To comment in Bankers' Threads you must be a registered user. You can register here. If using your bank email account, you will be given access to the private forums. The Private area is a group of forums under the heading "Private - Financial Institution Personnel Only." The Private forums do not include access to Bankers Hotline or Compliance Action, premium content areas that require paid subscriptions to those respective publications.
If you are already registered for the Threads, but don't yet have access to the private forums, using your bank email address send a request for access to firstname.lastname@example.org. Please verify that you do not yet have Private access. Once your registration request is approved, you can access the Private Security forum here.
So much crime, so little time!
This month started off with an alert from a southern California credit union, warning other financial institutions about a member they had kicked to the curb after a “good size loss.” Next, there was a warning from Citibank about deposits of counterfeit Citibank cashier’s checks followed by immediate cash withdrawals. A bank in the Carolinas sent out a warning about accounts being opened with fraudulent checks in the Florence, South Carolina, area. The Postal Inspection Service asked for assistance in locating accounts in the name of a suspect involved in a New Jersey false billing scheme relating to school supplies. An investigator in Oregon sent out a notice asking for information on any other investigations involving his suspects in an alleged residential mortgage loan modification scam.

= = = = = = =

** PROMPT 1 **
Name every party that sent out an alert, warning, request or notice in the final paragraph of the Bankers' Threads text.
** PROMPT 2 **
Print the Bankers' Threads text from "To comment in" to "Security forum here.".
** PROMPT 3 **
According to the Bankers' Threads text, which premium content areas are left out of the Private forums?

** Quantitative chart reasoning data **

= = = = = = =

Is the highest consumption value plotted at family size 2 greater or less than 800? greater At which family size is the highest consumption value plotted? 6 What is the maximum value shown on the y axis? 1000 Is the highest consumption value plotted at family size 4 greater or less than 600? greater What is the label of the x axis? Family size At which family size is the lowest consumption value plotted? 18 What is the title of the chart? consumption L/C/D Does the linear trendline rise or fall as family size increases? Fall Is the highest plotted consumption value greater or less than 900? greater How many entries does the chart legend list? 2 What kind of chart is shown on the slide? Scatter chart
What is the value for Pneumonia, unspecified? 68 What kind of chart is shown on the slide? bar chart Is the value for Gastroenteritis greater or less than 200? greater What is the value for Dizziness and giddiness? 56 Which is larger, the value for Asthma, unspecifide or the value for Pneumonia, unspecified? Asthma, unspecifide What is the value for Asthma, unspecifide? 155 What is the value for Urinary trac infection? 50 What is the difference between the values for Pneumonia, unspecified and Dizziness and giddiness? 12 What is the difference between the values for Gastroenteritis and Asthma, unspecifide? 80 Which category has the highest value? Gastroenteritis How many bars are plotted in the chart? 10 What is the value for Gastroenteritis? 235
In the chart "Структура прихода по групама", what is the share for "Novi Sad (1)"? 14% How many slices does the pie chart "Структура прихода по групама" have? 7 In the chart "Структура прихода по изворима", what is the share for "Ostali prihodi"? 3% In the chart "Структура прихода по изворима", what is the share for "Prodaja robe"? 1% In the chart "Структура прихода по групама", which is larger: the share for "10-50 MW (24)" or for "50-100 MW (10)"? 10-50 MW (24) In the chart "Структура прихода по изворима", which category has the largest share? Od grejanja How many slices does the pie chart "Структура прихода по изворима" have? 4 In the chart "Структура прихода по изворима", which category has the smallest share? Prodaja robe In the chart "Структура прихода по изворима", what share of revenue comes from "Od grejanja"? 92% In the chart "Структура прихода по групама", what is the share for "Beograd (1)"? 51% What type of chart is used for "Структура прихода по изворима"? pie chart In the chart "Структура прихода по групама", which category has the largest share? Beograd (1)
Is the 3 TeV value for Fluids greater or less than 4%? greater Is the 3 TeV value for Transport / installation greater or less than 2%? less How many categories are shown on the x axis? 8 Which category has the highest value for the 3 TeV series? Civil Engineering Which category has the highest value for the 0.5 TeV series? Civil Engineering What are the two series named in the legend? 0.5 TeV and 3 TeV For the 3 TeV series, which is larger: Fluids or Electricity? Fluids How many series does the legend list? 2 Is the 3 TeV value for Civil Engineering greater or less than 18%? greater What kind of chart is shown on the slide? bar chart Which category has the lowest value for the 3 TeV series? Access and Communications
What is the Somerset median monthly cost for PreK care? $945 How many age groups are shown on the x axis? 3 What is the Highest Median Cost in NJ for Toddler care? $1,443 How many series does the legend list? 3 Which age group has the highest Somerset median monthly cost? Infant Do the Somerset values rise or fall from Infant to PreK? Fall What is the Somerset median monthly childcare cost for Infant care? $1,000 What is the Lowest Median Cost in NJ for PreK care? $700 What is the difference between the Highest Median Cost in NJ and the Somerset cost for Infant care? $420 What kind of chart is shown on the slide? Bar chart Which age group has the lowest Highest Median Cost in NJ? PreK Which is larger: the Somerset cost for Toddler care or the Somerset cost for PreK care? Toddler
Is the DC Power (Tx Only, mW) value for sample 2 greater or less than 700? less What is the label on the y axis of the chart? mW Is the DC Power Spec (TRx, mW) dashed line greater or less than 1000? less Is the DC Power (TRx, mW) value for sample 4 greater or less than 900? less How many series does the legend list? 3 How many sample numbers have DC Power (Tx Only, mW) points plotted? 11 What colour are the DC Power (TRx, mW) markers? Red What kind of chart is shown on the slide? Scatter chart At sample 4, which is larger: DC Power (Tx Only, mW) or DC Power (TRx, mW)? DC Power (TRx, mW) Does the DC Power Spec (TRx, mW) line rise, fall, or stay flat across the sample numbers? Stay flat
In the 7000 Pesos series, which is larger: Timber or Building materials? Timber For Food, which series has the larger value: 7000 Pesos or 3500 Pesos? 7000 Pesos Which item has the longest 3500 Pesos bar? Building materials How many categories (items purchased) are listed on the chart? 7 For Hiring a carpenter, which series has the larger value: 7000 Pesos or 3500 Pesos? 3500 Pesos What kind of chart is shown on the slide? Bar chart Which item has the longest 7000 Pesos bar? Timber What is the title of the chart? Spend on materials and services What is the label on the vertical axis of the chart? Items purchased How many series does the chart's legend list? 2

= = = = = = =

** RESPONSE BOX 1 **
A southern California credit union
Citibank
A bank in the Carolinas
The Postal Inspection Service
An investigator in Oregon

** RESPONSE BOX 2 **
To comment in Bankers' Threads you must be a registered user. You can register here. If using your bank email account, you will be given access to the private forums. The Private area is a group of forums under the heading "Private - Financial Institution Personnel Only." The Private forums do not include access to Bankers Hotline or Compliance Action, premium content areas that require paid subscriptions to those respective publications.
If you are already registered for the Threads, but don't yet have access to the private forums, using your bank email address send a request for access to firstname.lastname@example.org. Please verify that you do not yet have Private access. Once your registration request is approved, you can access the Private Security forum here.

** RESPONSE BOX 3 **
Bankers Hotline and Compliance Action